→ WHAT TO WORK ON: Whenever a line below includes the word "accept", copy that line.

→ SUPPLIED MATERIAL:
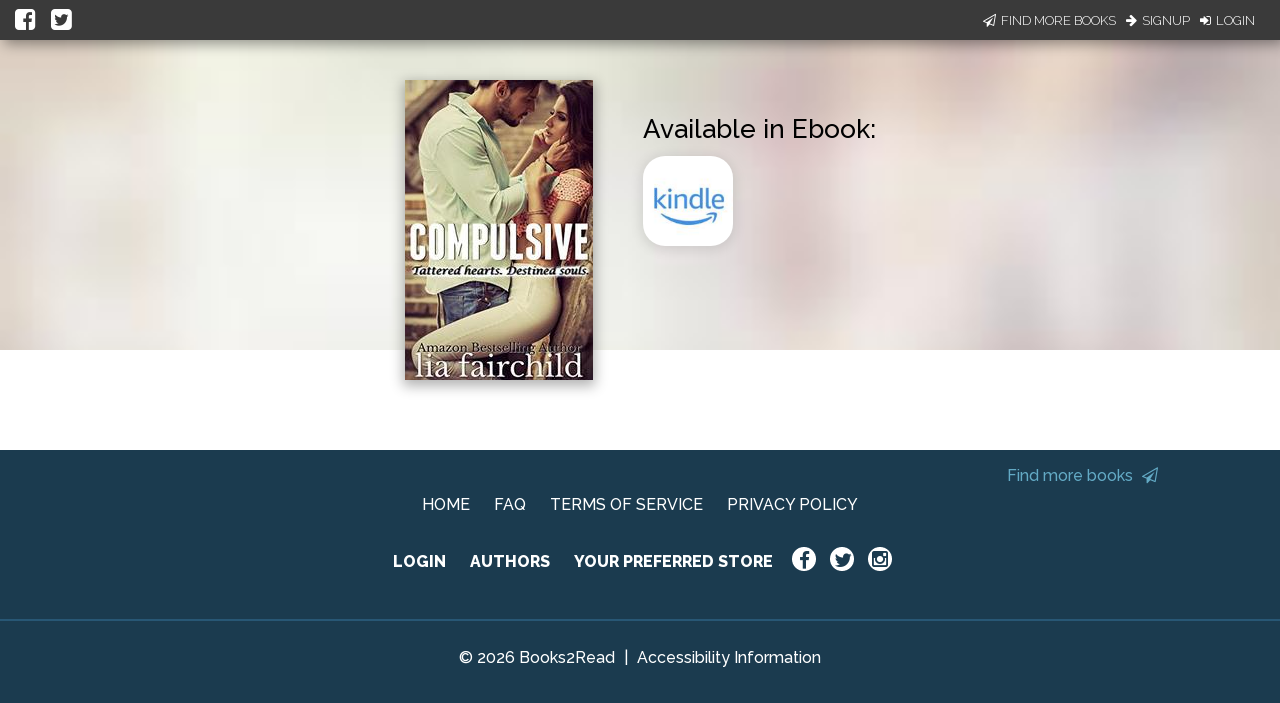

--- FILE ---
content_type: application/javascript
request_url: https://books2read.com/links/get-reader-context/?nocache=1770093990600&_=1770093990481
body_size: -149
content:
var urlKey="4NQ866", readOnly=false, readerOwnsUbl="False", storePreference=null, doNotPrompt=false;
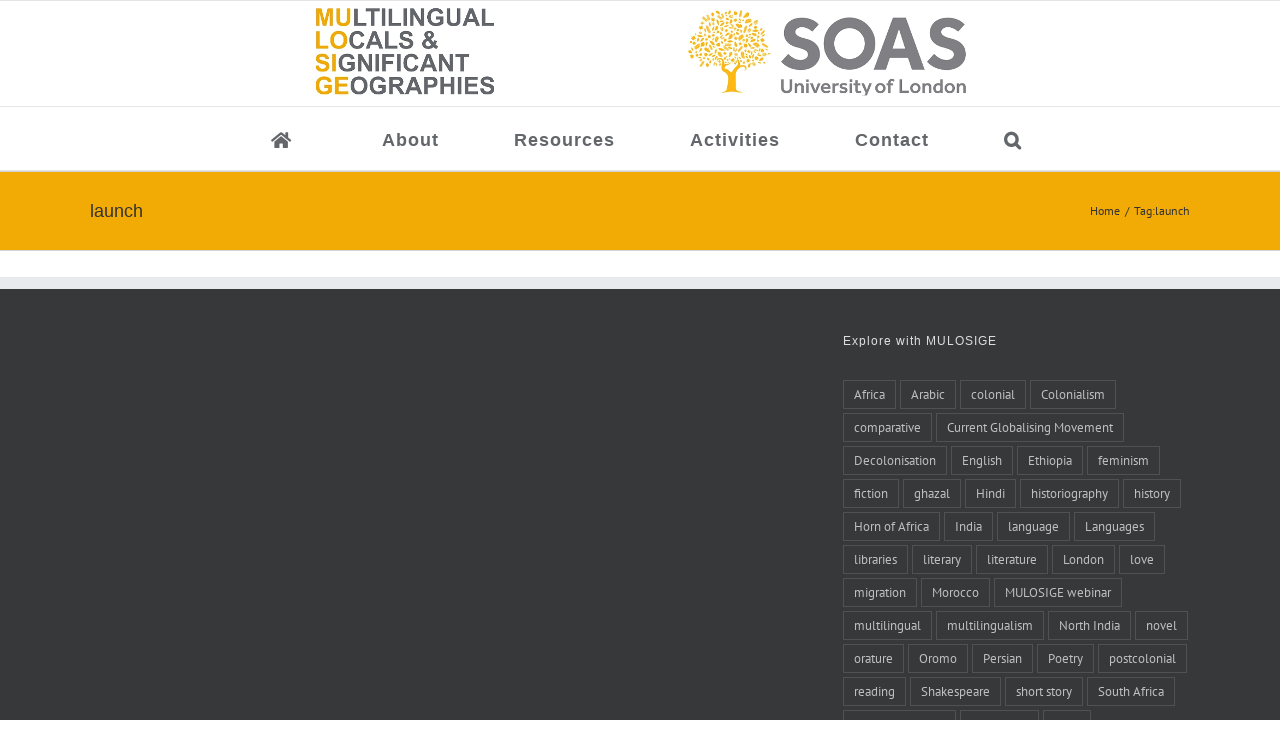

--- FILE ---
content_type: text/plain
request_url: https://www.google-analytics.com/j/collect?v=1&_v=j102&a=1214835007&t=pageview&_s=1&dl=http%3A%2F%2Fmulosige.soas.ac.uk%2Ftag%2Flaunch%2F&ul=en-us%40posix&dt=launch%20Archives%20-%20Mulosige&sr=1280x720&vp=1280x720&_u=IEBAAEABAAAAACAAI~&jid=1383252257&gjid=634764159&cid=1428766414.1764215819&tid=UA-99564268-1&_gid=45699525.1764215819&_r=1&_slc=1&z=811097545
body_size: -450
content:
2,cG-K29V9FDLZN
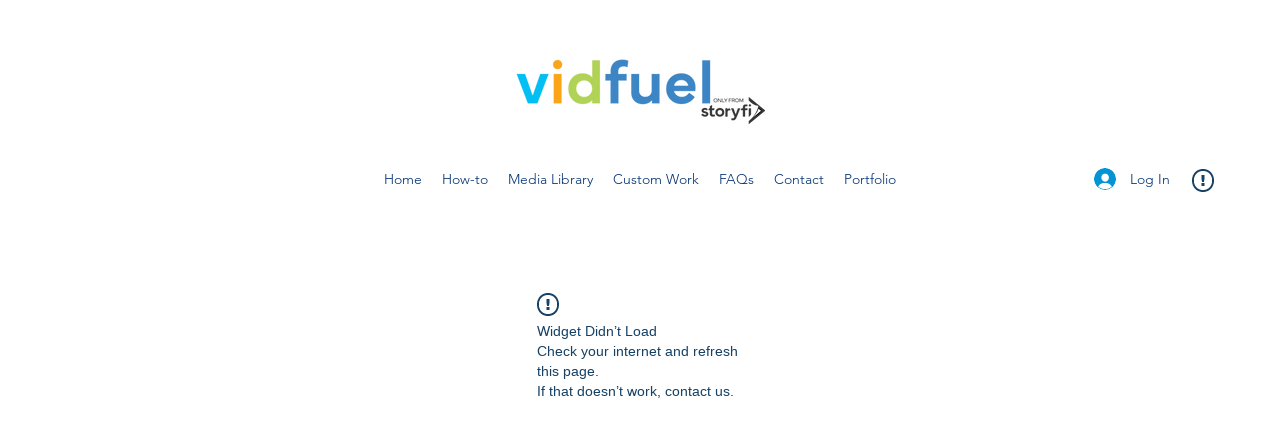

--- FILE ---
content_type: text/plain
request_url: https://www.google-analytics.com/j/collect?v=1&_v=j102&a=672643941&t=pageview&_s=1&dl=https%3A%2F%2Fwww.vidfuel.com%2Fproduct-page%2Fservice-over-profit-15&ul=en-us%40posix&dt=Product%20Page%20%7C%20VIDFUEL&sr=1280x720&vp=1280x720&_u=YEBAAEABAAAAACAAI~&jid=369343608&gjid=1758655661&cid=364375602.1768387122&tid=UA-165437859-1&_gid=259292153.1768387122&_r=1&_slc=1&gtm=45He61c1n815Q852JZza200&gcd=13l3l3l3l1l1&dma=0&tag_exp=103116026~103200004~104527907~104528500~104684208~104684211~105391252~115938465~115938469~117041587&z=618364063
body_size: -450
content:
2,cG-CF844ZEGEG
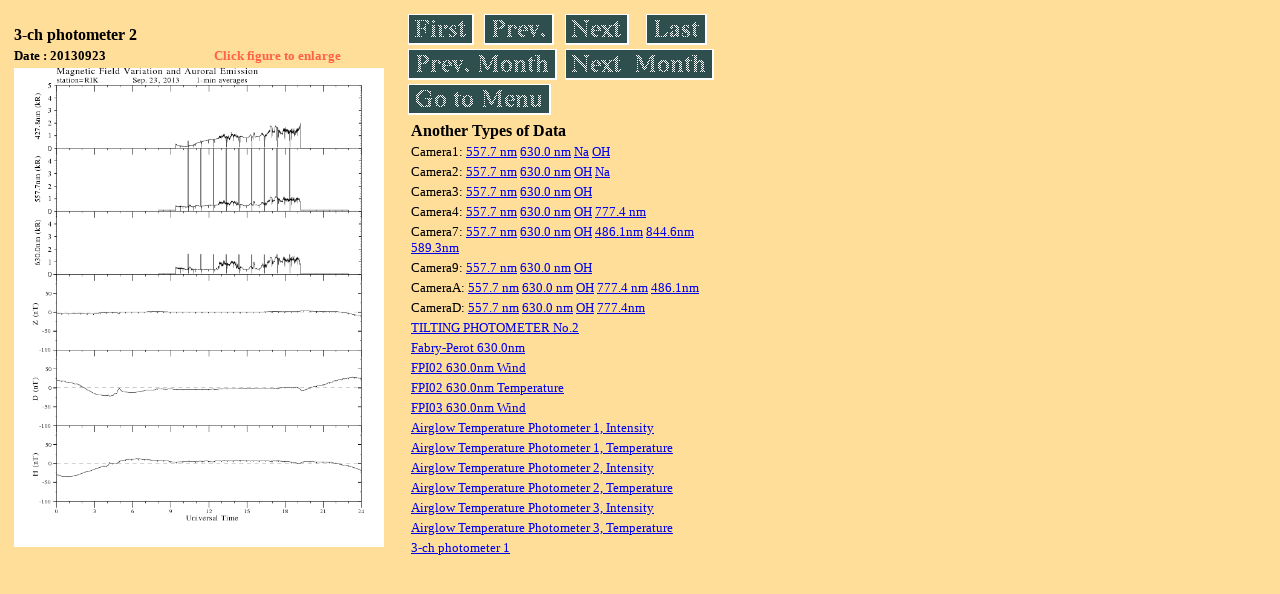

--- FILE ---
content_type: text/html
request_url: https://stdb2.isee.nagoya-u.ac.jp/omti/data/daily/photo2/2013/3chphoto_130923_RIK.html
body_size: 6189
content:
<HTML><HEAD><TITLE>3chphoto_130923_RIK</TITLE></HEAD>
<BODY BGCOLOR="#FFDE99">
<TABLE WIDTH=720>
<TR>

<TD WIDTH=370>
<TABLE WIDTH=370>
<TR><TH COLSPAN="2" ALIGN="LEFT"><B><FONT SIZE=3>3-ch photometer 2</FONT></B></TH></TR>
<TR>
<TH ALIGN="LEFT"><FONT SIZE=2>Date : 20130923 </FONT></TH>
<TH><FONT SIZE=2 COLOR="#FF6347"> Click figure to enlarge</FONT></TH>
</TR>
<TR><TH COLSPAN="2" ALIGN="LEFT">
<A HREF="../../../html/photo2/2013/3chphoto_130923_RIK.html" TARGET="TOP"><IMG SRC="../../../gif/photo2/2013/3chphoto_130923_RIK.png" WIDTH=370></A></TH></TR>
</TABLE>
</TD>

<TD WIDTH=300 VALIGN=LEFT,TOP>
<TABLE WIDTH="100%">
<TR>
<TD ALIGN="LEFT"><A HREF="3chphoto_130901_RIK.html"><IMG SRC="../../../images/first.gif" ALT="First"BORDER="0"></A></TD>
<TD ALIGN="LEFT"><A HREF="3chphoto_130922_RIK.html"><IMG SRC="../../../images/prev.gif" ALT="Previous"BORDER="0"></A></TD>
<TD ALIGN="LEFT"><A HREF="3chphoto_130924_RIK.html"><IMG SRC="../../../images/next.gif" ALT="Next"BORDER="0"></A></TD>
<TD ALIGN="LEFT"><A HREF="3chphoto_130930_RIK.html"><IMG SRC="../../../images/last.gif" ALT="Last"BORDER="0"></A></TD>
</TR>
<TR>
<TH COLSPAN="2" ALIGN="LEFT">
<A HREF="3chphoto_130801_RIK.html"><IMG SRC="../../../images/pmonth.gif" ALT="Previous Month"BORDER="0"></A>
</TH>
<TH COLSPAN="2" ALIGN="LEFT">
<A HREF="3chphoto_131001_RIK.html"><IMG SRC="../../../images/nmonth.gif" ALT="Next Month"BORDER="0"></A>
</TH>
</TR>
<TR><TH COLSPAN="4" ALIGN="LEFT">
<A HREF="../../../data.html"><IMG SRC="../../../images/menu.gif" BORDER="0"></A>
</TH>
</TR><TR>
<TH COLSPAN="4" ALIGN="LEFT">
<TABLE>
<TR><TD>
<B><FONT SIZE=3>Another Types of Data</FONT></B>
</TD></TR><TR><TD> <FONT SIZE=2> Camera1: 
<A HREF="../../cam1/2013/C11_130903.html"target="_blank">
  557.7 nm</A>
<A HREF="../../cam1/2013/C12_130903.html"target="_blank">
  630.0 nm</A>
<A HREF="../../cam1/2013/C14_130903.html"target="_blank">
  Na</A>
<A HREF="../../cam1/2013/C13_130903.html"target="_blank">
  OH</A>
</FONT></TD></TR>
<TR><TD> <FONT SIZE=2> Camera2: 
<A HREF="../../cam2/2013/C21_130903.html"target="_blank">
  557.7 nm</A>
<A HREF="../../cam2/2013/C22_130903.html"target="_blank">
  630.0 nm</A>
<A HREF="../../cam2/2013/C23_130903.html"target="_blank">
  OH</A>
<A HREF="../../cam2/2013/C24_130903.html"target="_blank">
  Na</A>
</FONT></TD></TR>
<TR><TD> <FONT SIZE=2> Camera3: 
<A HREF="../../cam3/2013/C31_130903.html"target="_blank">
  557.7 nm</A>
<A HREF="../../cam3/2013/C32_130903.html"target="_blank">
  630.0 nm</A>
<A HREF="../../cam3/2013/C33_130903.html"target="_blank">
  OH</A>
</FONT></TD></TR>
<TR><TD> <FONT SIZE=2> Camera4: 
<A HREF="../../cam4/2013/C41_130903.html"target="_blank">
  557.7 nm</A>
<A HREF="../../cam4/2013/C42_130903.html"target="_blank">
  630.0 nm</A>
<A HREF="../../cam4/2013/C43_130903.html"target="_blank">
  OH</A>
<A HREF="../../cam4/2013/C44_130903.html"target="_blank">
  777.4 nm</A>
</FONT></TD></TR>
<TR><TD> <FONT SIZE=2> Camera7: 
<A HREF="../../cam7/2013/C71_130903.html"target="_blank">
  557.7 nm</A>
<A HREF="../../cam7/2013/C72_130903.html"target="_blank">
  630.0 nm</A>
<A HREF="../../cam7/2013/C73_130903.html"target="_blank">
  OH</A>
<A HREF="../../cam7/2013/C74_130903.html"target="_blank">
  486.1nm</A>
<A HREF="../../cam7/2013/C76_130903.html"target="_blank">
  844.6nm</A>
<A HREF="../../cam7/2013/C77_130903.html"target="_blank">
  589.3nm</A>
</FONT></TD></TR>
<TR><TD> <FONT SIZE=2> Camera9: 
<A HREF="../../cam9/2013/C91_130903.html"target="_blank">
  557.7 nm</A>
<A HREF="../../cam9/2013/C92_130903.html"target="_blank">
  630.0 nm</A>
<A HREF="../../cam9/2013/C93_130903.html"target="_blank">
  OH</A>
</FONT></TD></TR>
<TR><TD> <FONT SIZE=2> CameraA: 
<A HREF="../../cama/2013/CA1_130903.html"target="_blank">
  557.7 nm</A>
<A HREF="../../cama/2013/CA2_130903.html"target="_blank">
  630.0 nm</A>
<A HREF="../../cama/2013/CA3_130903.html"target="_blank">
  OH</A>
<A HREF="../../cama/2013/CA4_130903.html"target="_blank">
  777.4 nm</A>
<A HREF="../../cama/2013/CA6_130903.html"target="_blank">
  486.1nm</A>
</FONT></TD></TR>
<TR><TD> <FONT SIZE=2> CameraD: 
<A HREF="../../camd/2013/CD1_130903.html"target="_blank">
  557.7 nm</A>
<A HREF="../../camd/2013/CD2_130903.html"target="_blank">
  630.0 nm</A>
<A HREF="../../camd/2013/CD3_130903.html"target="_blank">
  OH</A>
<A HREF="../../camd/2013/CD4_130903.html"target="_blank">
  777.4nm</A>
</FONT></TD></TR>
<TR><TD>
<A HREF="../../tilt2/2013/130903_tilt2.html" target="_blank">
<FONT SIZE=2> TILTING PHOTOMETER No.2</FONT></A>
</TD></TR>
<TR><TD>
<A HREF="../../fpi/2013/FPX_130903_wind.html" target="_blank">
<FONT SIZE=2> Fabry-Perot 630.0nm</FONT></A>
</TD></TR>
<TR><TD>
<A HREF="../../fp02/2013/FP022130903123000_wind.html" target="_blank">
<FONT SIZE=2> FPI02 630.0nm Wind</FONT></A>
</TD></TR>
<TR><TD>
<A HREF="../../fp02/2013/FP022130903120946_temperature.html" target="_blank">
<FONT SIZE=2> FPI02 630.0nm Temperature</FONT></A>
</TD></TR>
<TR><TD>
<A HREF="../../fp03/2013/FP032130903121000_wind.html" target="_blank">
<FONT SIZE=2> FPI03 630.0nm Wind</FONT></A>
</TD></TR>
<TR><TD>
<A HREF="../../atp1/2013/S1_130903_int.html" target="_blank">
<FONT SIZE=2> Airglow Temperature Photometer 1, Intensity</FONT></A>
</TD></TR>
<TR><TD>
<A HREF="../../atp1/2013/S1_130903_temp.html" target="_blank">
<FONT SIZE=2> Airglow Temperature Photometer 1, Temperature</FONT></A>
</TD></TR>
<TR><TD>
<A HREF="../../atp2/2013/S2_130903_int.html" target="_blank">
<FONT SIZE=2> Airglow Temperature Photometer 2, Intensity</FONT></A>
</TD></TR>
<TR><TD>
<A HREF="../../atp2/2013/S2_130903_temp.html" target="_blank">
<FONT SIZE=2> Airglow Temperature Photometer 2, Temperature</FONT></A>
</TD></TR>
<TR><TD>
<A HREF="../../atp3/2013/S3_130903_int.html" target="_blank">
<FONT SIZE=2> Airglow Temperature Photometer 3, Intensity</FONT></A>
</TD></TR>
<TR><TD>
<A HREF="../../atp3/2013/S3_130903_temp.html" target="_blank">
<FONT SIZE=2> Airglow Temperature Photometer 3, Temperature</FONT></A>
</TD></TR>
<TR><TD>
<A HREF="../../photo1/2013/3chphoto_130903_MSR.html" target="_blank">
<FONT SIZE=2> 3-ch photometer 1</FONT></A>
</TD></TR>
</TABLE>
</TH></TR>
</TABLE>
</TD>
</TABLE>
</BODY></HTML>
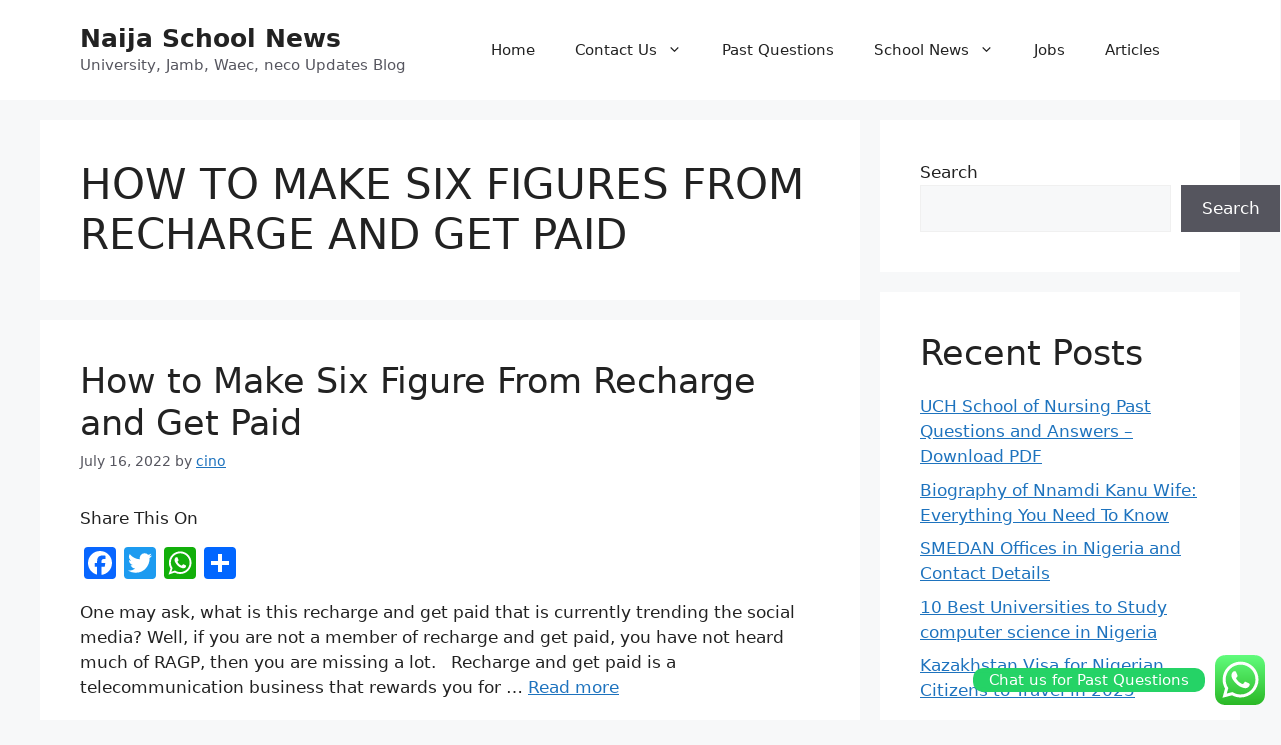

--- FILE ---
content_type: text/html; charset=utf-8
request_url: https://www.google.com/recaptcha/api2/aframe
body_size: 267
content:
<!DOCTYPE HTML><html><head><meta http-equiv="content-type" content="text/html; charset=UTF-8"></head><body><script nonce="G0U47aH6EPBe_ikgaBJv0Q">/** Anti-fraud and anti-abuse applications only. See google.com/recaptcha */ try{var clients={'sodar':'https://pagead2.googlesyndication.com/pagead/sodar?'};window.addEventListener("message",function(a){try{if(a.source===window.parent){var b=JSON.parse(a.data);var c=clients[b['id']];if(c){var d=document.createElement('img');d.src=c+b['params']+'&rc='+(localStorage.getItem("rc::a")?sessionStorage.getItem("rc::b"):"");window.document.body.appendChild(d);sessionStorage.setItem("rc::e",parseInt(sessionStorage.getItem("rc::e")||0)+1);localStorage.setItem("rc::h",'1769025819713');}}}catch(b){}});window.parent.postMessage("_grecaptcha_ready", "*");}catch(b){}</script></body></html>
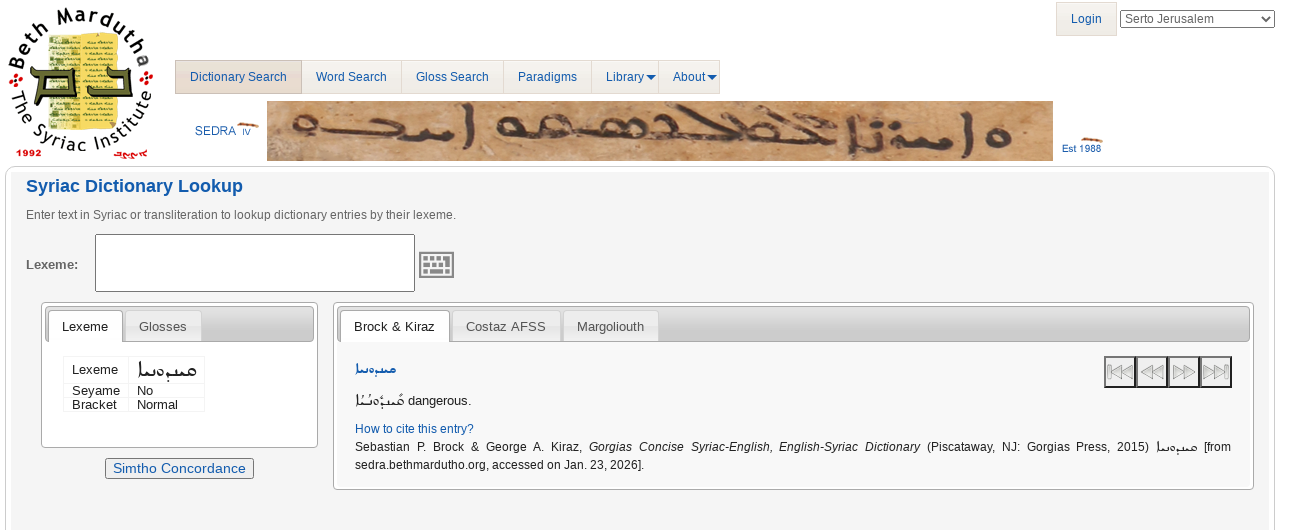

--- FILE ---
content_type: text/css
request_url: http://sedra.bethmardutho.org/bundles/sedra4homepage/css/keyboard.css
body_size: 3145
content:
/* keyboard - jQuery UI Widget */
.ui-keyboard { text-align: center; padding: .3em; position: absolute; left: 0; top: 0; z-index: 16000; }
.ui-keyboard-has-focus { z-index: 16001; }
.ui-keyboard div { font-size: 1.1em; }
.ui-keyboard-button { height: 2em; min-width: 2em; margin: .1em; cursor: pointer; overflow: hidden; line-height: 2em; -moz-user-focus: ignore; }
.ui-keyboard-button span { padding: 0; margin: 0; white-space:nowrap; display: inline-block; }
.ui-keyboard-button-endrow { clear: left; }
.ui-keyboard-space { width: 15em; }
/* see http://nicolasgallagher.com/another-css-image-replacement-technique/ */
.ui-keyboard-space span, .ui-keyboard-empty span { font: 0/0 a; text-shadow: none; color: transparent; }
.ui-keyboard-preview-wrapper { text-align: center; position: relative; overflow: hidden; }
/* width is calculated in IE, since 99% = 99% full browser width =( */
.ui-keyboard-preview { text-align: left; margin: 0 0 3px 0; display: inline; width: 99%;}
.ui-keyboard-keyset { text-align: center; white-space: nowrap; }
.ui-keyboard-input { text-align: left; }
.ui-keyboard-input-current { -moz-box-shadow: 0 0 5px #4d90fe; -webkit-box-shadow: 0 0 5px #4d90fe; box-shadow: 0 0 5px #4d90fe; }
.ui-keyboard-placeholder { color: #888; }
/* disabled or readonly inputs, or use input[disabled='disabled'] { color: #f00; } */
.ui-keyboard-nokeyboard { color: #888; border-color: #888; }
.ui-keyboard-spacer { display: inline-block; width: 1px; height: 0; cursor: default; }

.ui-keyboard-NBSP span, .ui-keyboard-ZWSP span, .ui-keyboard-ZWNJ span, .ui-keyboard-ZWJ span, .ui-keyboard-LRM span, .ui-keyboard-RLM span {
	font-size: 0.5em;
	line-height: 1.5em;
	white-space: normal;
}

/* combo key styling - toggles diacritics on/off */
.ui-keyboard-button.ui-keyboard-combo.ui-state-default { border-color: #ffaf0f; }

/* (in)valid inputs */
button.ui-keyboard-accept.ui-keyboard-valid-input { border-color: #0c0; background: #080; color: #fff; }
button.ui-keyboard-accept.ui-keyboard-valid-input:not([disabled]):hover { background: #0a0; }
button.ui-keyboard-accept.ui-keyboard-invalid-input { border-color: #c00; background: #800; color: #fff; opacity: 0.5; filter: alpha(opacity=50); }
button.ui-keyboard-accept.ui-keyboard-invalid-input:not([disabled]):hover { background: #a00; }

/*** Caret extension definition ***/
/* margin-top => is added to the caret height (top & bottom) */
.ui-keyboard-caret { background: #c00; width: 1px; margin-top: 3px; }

→ EXPECTED ANSWER:
button.ui-keyboard-accept.ui-keyboard-valid-input { border-color: #0c0; background: #080; color: #fff; }
button.ui-keyboard-accept.ui-keyboard-valid-input:not([disabled]):hover { background: #0a0; }
button.ui-keyboard-accept.ui-keyboard-invalid-input { border-color: #c00; background: #800; color: #fff; opacity: 0.5; filter: alpha(opacity=50); }
button.ui-keyboard-accept.ui-keyboard-invalid-input:not([disabled]):hover { background: #a00; }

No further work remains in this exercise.